Researchers Discover New Mechanism That Destroys Tumor Cells

Apoptosis is a unique process within the body’s cell system that is essentially a form of “cell suicide”. Cells do not like to live alone. In the early stages of the formation of a tumor a cell may be pushed out of its “home” because it grows too large. The cell normally responds to this displacement by destroying its own nucleus and DNA and it is then absorbed, eaten if you will by immune cells. This usually stops cancer cells in their tracks, before they have a chance to proliferate.

New research from Harvard University has now uncovered another way that these homeless precancerous  cells are “killed”. By studying the two different types of human breast epithelial cells they found that when they are taken away from their “home” environment the cells actually lose the ability to harvest energy from their surroundings, essentially starving.

“We originally thought that in order for cells to survive outside their normal environment, they would simply need to suppress apoptosis,” says Joan Brugge, senior author on the paper, which appeared August 19 online in the publication Nature. “But our studies indicate that this activity is not sufficient to prevent the demise of homeless cells. Even if they escape apoptosis, these cells can’t transport enough glucose to sustain an energy supply.”

She and her team were also surprised to find that metabolic function of these cells can be restored if antioxidant levels are increased inside them, as this allows the cells to draw from energy pathways that do not rely on glucose.

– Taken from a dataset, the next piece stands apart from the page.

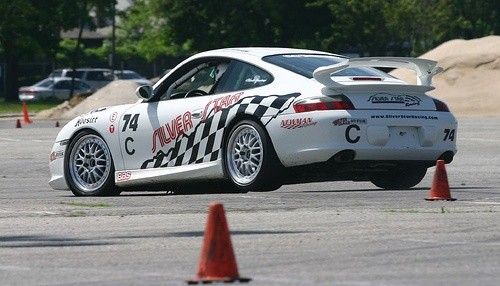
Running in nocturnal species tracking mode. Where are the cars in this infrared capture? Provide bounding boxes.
[18,76,97,104]
[115,69,152,86]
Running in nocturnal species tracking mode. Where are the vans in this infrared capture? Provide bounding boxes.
[49,68,121,90]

Says Zachary Schafer for was a post doc in Professor Bruge’s lab at the time of the study but is now an assistant professor at the University of Notre Dame “It raises the interesting idea that antioxidants, which are typically thought to be protective because they prevent genomic damage, might be allowing these potentially dangerous cells to survive,”

The authors are quick to caution that their research was not designed to mimic dietary anti oxidants in the body. They used two specific antioxidant compounds that are chemically very different from those in food and dietary supplements.

“We think that genes with antioxidant activity play a much bigger role than antioxidant compounds administered from outside the body,” says Brugge. “What happens with dietary antioxidants is much more complicated and not what we were trying to study.”

The next step for Bruge is take these preliminary studies further, in the hope that by better understanding the structures of cancer cells new drugs can be developed to target them.